M. Jacques Cornano. Cet amendement a pour objet de préserver la cohérence des futures actions menées par l'État et de celles qu’ont déjà engagées les collectivités territoriales, ainsi que d’en accroître l'efficacité par l'implication des structures régionales existantes – réserves naturelles régionales, parcs naturels régionaux.
M. le président. Quel est l’avis de la commission ?
M. Jérôme Bignon, rapporteur. La commission émet un avis favorable.
Substituer le mot « concertation » au mot « lien » a du sens, et je sais Mme la ministre sensible à cette démarche de travail partagé.
M. le président. Quel est l’avis du Gouvernement ?
Mme Ségolène Royal, ministre.
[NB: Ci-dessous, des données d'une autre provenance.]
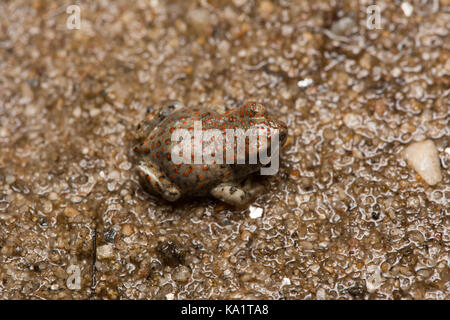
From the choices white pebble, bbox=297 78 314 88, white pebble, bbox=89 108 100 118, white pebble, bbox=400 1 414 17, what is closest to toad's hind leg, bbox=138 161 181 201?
white pebble, bbox=89 108 100 118

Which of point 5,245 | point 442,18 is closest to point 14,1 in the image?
point 5,245

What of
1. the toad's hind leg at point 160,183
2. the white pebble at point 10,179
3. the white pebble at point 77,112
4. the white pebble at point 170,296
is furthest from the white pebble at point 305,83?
the white pebble at point 10,179

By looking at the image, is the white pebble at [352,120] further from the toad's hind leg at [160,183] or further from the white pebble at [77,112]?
the white pebble at [77,112]

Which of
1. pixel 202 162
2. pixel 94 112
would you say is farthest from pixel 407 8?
pixel 94 112

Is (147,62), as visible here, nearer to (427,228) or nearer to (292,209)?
(292,209)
L’article 51 ter A est très important, puisqu’il a trait aux programmes d’action pour la protection des mangroves et des récifs coralliens.
Ces deux sujets ont fait également l’objet de débats et de décisions au cours de la COP 21. La France a été à l’initiative d’un programme mondial de protection des mangroves à partir des actions qu’elle a engagées dans les outre-mer.
Je me suis récemment déplacée en Guadeloupe pour lancer un programme de reconquête de 50 000 hectares de mangroves précisément destiné à réparer les dégâts causés par le réchauffement climatique, les mangroves permettant d’amortir des vagues mesurant jusqu’à sept mètres de haut.
Comme on le voit, il existe dans la nature une diversité de solutions pour faire face à certains dégâts causés par le dérèglement climatique. C’est cela aussi, la biodiversité.
Cet article renforce l’action de l’État outre-mer dans la préservation des mangroves et des récifs coralliens, qui sont des écosystèmes très riches sur le plan de la biodiversité, mais aussi très sensibilisés et dégradés par le dérèglement climatique.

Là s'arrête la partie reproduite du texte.